To recap palliative wound care objectives:
1. Identify the type of wound and treatment goals (palliative vs. curative)
2. Discuss treatment options with the interdisciplinary team and patient/caregiver
3. Implement a treatment based on the principles of palliative wound care discussed above
4. Frequent (at least weekly) rounding on patients and change treatments as required with input from the multidisciplinary team
5. Highly important: remember to continue routine pressure injury prevention measures such as offloading, turning, appropriate seating and bed surfaces, moisture management, prevention of friction and shear, etc.
6. Continued education to nursing staff regarding expectations and treatment goals

To conclude, it is vital to recollect that palliative wound care doesn’t mean we tend to quit on the wound or that we don’t offer the most effective treatment possible. I actually have seen several palliative wounds resolve within the past and still see them resolve. On the opposite hand, there are palliative wounds that don’t resolve, however, are well managed in order that the patient is in a position to possess the most effective quality of life attainable without the wound having an enormous impact on their quality of life.

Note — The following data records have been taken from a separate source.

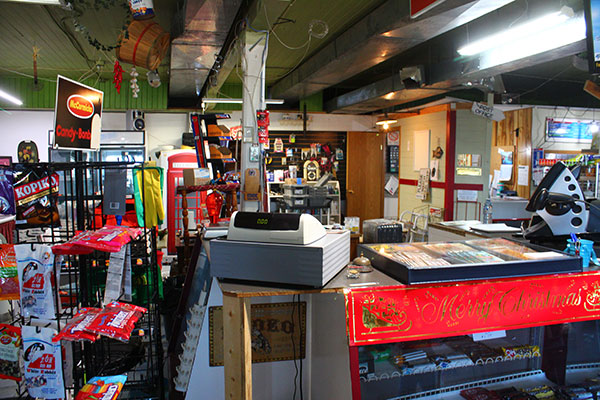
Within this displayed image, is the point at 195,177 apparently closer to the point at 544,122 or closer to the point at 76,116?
the point at 76,116

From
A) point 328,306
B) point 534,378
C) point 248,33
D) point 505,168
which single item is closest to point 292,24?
point 248,33

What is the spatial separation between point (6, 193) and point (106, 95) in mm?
8393

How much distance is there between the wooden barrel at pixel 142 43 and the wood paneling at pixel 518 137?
27.6 feet

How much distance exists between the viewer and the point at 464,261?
6.34 feet

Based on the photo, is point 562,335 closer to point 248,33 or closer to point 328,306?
point 328,306

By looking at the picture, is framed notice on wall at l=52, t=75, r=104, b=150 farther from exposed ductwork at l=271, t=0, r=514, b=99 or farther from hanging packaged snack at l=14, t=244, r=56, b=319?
exposed ductwork at l=271, t=0, r=514, b=99

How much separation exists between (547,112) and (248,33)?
25.7 ft

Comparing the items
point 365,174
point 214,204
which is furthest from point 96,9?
point 365,174

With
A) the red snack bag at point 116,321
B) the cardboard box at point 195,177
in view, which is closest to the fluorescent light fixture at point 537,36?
the cardboard box at point 195,177

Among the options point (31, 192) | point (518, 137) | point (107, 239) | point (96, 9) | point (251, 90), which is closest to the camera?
point (107, 239)

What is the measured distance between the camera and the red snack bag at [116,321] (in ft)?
6.33

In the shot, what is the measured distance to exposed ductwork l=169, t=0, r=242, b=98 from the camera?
4.14m

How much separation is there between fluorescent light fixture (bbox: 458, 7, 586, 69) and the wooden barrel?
10.9 feet

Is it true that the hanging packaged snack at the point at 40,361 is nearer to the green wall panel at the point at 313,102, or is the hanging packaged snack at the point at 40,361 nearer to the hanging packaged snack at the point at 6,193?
the hanging packaged snack at the point at 6,193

Continued follow-up, assessment and re-assessment, and education of nurses is essential to the success of a palliative wound treatment program. as the saying goes, “there’s continuously more than one way to treat a wound.” This positively holds true within the discussion of palliative wound care; the goal is to seek out what works best for your patient.

In future blogs, I hope to a lot of specifically discuss treatments, particularly those geared toward controlling odor and managing pain.